393.New section 214(1C) allows the FSA to make rules to enable the FSCS to deal with certain kinds of claim without having to make calculations of the entitlement of individual claimants.

Section 175: Rights in insolvency

394.This section amends section 215 of the Financial Services and Markets Act 2000 to make it clear that the FSA may make rules which enable the FSCS to recover compensation it has paid from any person from whom a claimant under the scheme could have obtained damages in respect of the loss the person had suffered.

Section 176: Information

395.This section inserts new section 218A into the Financial Services and Markets Act 2000 and amends section 219.

396.New section 218A confers a power on the FSA to make rules allowing it to obtain information that will assist the FSCS in carrying out its work, or in preparing for a possible need to pay compensation (even when no default is imminent). It also allows the FSA to use its existing power to require individual authorised persons to provide information to obtain information that would be of use to the FSCS.

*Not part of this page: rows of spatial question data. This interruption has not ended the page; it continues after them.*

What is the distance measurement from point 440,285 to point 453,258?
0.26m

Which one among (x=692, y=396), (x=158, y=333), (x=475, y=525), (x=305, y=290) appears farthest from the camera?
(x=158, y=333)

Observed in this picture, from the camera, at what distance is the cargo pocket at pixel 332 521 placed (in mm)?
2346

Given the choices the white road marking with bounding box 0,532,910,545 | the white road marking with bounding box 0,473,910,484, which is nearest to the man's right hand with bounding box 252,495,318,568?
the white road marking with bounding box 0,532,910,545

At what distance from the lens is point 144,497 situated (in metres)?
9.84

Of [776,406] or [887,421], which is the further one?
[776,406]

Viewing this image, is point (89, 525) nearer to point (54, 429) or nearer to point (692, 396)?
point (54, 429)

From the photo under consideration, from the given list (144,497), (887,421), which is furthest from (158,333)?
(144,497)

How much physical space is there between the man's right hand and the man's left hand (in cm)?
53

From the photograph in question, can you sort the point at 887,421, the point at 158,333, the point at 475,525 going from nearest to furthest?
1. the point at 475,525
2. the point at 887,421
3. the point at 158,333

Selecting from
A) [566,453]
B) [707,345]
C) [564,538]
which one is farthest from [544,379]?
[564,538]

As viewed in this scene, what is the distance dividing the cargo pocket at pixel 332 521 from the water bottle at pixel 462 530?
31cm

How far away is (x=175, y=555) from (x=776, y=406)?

397.The amendments to section 219 allow the FSCS to obtain information from authorised persons or certain other persons from the time the authorised person could be declared in default for the purposes of the scheme. They also allow the FSCS to obtain information from a bank which is subject to the special resolution regime (or from the Bank of England) to enable the maximum amount the FSCS would be able to contribute to the costs of the special resolution regime to be calculated.

Section 177: Payments in error

398.This section inserts new section 223C into the Financial Services and Markets Act 2000.

399.The new section provides that levies collected by the FSCS can be used to cover the costs of any compensation payments made in error. The new provision does not cover payments made in bad faith.

Section 178: Regulations

400.This section amends section 429 of the Financial Services and Markets Act 2000 to provide that regulations made by the Treasury under new sections 214A and 214B are subject to the affirmative resolution procedure Regulations under the new section 223B will be subject to the negative resolution procedure.

Section 179 Delegation of functions

401.This section inserts new section 221A into the Financial Services and Markets Act 2000.

402.The new section provides that the FSCS can make arrangements with a third party to carry out any of its functions. This does not change the scheme’s responsibility for the decisions that are taken. Before entering into an arrangement the FSCS must be satisfied that the person is competent to carry out the function and has been given sufficient directions.

Section 180: Functions under this Act

403.This section inserts new section 224A into the Financial Services and Markets Act 2000.

404.The new section provides that the new functions of the FSCS conferred in this Act, for example, those functions of the Financial Services Compensation Scheme under Part 2, are to be regarded as among its functions under the Financial Services and Markets Act 2000.